I can't delete my own files I uploaded to the download section. I get "You don't have permission" errors. Curley5959 and others are having the same problem as well.

Could an admin delete these files?
http://gbatemp.net/index.php?download=2412
http://gbatemp.net/index.php?download=2375
http://gbatemp.net/index.php?download=2502
http://gbatemp.net/index.php?download=2500
http://gbatemp.net/index.php?download=2501
http://gbatemp.net/index.php?download=2503
http://gbatemp.net/index.php?download=2504
http://gbatemp.net/index.php?download=2505


----------



## Rayder (Jun 3, 2008)

The problem I had was I couldn't edit a file, meaning I would have to create a whole new download topic every time I updated.  That was why I hosted the dat on my own webspace when I was maintaining it.

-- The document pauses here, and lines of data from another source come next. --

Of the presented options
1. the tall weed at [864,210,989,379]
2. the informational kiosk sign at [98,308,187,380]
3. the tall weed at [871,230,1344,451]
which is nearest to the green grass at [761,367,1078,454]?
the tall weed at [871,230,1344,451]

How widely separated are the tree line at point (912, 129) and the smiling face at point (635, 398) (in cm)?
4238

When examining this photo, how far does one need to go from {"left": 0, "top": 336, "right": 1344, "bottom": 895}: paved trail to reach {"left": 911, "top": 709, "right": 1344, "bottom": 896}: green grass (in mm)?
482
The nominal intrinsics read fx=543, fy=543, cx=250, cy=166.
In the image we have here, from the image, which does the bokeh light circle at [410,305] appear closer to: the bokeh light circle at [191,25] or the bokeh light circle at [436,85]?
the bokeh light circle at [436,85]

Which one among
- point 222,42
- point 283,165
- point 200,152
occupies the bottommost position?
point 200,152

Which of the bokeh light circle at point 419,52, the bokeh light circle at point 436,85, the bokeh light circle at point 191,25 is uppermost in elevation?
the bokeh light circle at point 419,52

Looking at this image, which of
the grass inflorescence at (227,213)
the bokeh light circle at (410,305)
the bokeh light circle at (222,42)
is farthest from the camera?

I swear, the forum upgrade caused more problems than it fixed.  Some of which STILL aren't fixed, email notification not working being the biggest annoyance.  Awful strange how it seems to be working fine for some and others are just screwed with no hope of it ever being fixed.


----------



## Frederica Bernkastel (Jun 3, 2008)

Thats why I'm afraid of uploading things.
Please get this fixed someone?


----------



## Destructobot (Jun 3, 2008)

Narin said:
			
		

> Could an admin delete these files?


Done.


----------



## Narin (Jun 4, 2008)

Destructobot said:
			
		

> Narin said:
> 
> 
> 
> ...


Thanks 
	

	
	
		
		

		
			





 I really appreciate it.


----------



## Narin (Jun 10, 2008)

I have some more files that could be deleted:
http://gbatemp.net/index.php?download=2193
http://gbatemp.net/index.php?download=2194
http://gbatemp.net/index.php?download=2499
http://gbatemp.net/index.php?download=2395
http://gbatemp.net/index.php?download=2406
http://gbatemp.net/index.php?download=2319
They are very old files of the Rayder cheat database and such which are pretty much obselete now and just cluttering the download section as well as temp files some people put up for me for codes to add to the cheat database which are no longer needed.

Thanks again


----------



## Rayder (Jun 10, 2008)

Narin said:
			
		

> I have some more files that could be deleted:
> http://gbatemp.net/index.php?download=2193
> http://gbatemp.net/index.php?download=2194
> http://gbatemp.net/index.php?download=2499
> ...



I agree, those can be deleted too.  (just in case they thought I would object  
	

	
	
		
		

		
		
	


	




 )


----------



## Destructobot (Jun 10, 2008)

Done.


----------



## Narin (Jun 11, 2008)

Destructobot said:
			
		

> Done.


Thanks again for the help


----------